PROBLEM REQUIREMENTS:
Show all lines of the entries in which the word "Test" is found.

START DATA EXTRACT

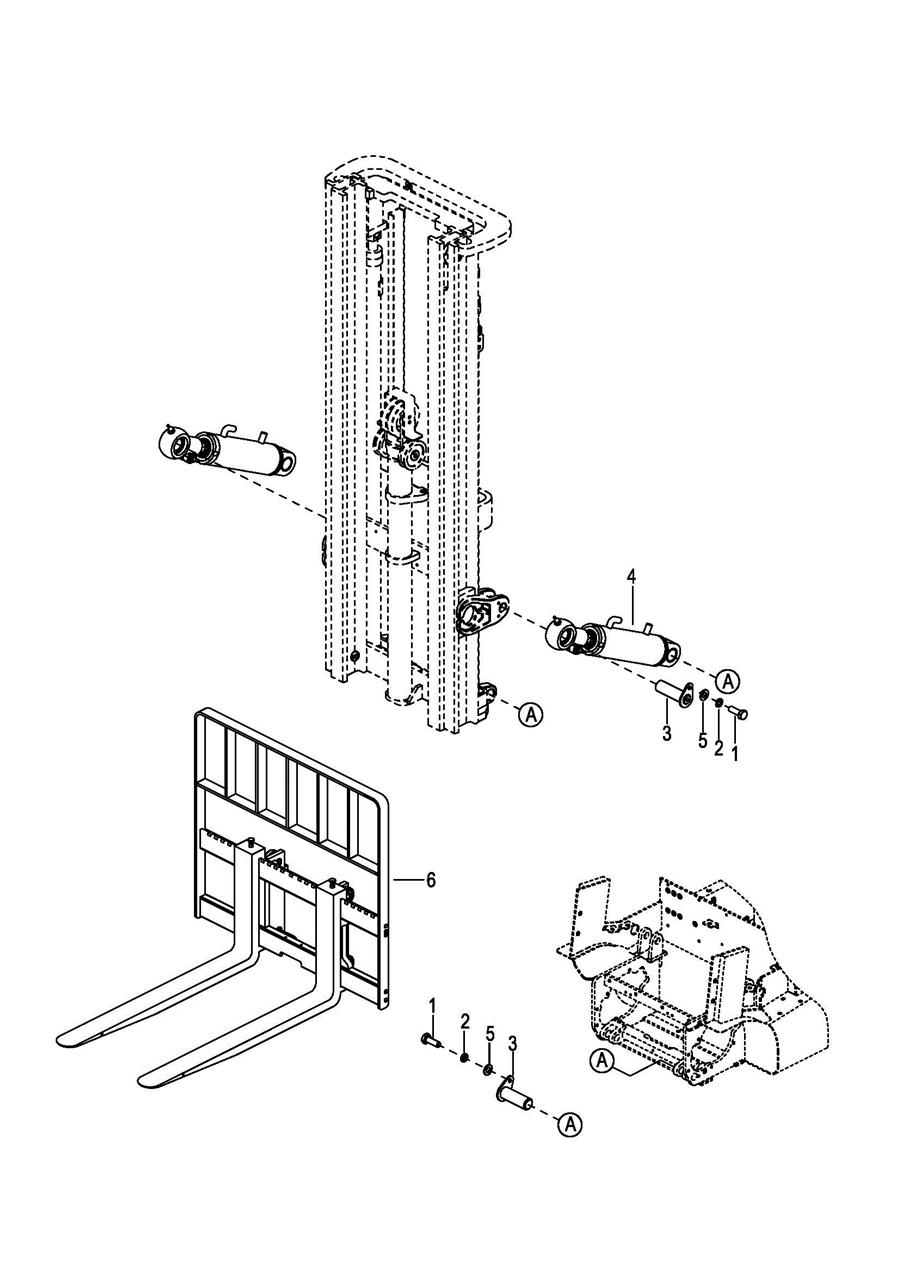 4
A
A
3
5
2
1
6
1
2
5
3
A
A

END DATA EXTRACT
START DATA EXTRACT

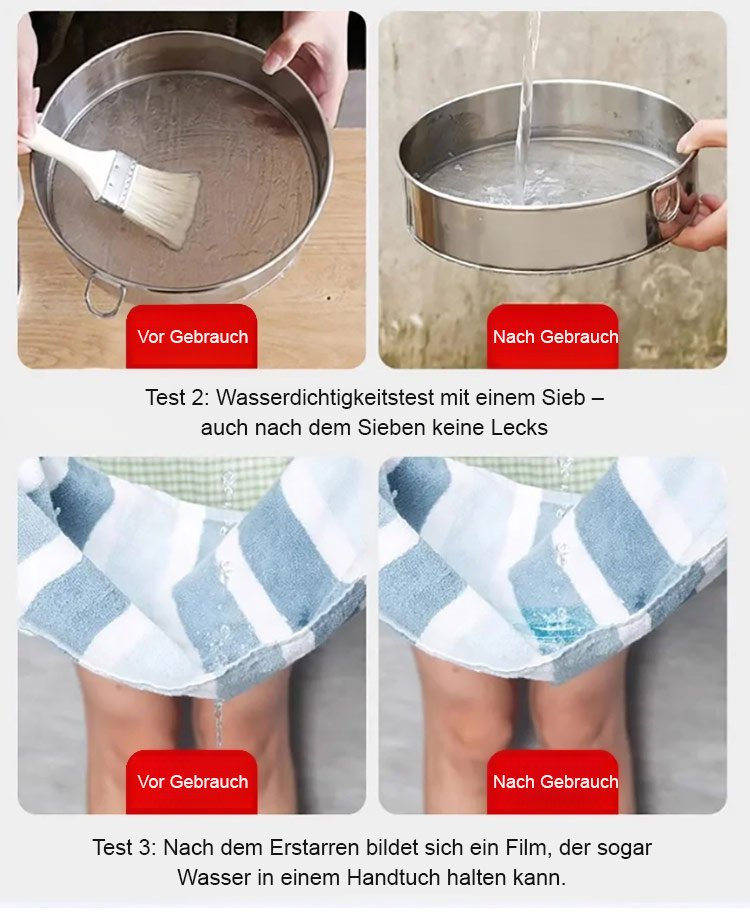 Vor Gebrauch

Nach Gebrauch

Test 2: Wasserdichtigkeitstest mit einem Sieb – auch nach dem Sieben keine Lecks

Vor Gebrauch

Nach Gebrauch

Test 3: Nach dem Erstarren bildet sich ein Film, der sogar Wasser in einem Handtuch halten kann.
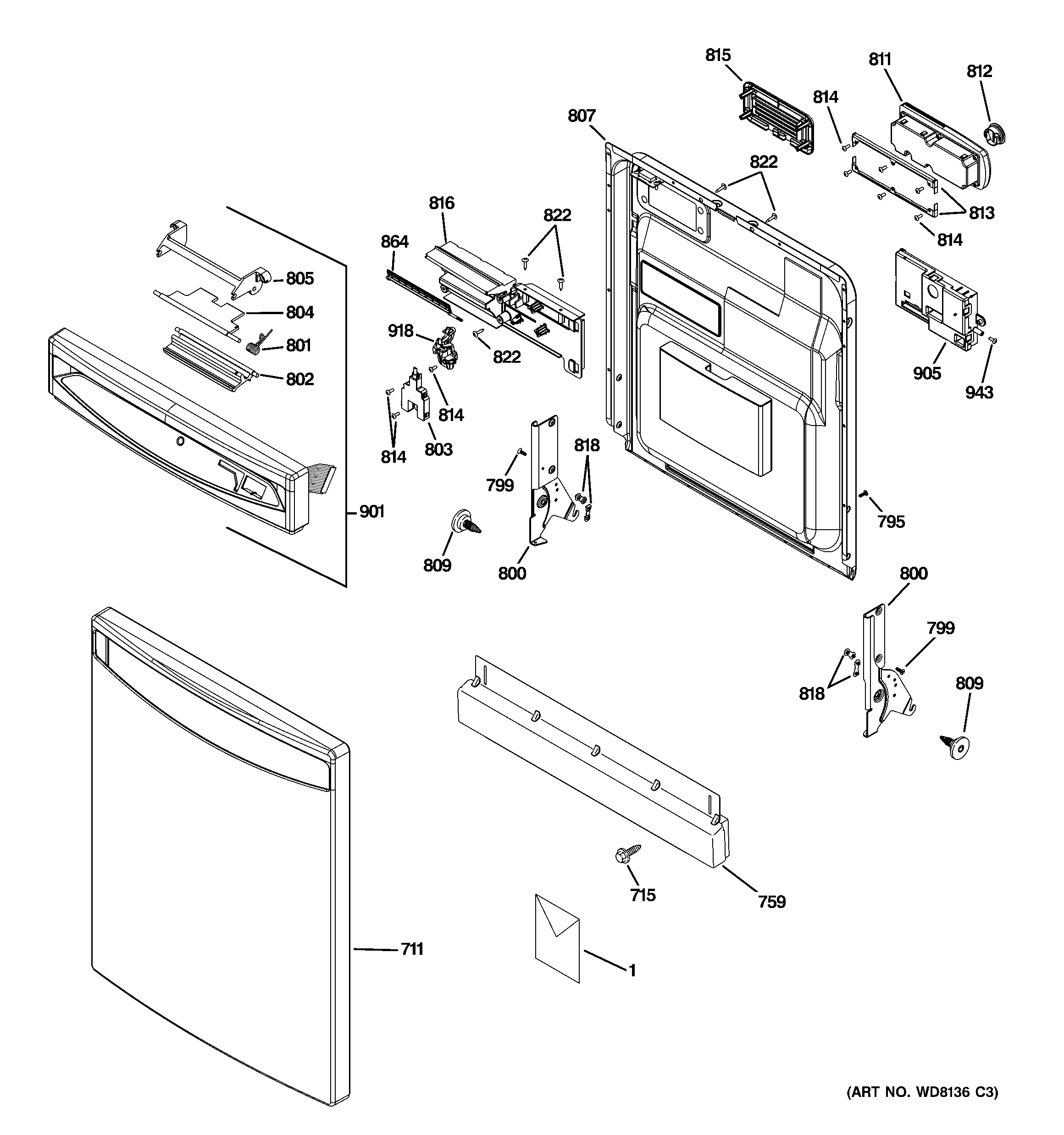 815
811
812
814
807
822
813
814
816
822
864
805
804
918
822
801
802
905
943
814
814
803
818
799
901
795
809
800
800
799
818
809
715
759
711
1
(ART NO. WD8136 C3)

END DATA EXTRACT

SOLVED EXERCISE:
Test 2: Wasserdichtigkeitstest mit einem Sieb – auch nach dem Sieben keine Lecks
Test 3: Nach dem Erstarren bildet sich ein Film, der sogar Wasser in einem Handtuch halten kann.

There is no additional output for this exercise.